The Wrong Reaction

Upon discovery of a problem in conduct, a transparent administration should move to fix the problem. This does not have to be public; some issues are sensitive and should be fixed quietly.

The Obama administration takes a different approach. Upon discovery of a problem, they say nothing. If an investigation starts (such as of the just-revealed State Department escapades) it is stalled, misdirected, or stopped if possible. Those involved in the investigation are threatened.

When the revelations happen, as some ultimately do, the pattern of threats and obstruction against those pointing to the problems is consistent. Even those whose job is to investigate and report such problems, or provide material information to the investigation. Re-election, at all costs, was evidently the goal.

But now, a few are slipping past the guards, and even those guards in the complicit media are starting to take notice — now they they are in the cross-hairs themselves.
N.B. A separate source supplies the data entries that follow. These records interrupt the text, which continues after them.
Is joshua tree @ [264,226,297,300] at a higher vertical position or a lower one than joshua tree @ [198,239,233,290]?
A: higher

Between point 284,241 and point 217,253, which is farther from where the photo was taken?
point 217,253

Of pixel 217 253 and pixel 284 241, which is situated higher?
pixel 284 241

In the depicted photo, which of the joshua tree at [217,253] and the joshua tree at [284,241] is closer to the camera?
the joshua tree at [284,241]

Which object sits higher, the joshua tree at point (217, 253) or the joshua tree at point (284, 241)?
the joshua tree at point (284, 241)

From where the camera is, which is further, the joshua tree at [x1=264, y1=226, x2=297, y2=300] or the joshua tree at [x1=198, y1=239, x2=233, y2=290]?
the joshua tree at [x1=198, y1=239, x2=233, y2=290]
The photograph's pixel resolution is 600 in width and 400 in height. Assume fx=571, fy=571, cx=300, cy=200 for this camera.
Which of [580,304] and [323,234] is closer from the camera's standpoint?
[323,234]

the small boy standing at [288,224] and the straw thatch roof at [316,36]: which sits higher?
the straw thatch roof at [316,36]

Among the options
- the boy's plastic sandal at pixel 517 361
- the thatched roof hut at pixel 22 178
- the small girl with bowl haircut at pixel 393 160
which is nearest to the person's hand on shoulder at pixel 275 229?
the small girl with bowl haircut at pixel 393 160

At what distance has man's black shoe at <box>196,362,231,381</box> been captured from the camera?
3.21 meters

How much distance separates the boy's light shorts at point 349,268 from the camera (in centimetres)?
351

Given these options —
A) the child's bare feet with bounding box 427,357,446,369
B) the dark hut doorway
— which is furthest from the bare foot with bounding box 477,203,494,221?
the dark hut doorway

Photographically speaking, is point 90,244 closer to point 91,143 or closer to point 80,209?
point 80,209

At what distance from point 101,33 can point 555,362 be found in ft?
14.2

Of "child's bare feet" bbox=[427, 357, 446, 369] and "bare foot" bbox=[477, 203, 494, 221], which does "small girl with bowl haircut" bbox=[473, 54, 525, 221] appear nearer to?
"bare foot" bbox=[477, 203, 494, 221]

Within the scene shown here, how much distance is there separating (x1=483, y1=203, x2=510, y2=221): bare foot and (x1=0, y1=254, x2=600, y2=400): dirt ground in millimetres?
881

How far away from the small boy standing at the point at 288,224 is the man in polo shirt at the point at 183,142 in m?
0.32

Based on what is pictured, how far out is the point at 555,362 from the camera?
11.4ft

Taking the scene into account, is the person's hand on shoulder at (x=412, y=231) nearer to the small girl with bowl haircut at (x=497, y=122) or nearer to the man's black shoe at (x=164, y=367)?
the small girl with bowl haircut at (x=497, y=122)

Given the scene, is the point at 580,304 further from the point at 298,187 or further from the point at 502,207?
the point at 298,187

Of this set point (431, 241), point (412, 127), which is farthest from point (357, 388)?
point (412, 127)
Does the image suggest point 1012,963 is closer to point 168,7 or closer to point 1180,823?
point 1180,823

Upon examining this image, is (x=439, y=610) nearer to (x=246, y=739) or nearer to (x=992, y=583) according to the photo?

Each time, the administration’s reaction is the same. There will be a public moment of faux outrage, coupled with a denial of any culpability or even knowledge by President Obama. His spokespeople will say “we want to debate the issue” while, in the same speech, refusing to discuss it or even mention the challenger’s name.

Look at Candidate Obama’s smooth, polished attack on Bush for his use of the NSA … and compare it to President Obama’s stammering, stuttering cluelessness that this is even the same issue that he had so eloquently read from the Teleprompter on five years previously.

As an aside, it is odd (considering his reputation) that President Obama does not have President Bush’s oratorical skills. Bush would also occasionally tangle a word or phrase (in incidents made famous), but he never stared into the audience like a deer facing oncoming headlights of disaster. His performance suggests to me that if Obama does not have a prepared script, Obama is simply not prepared.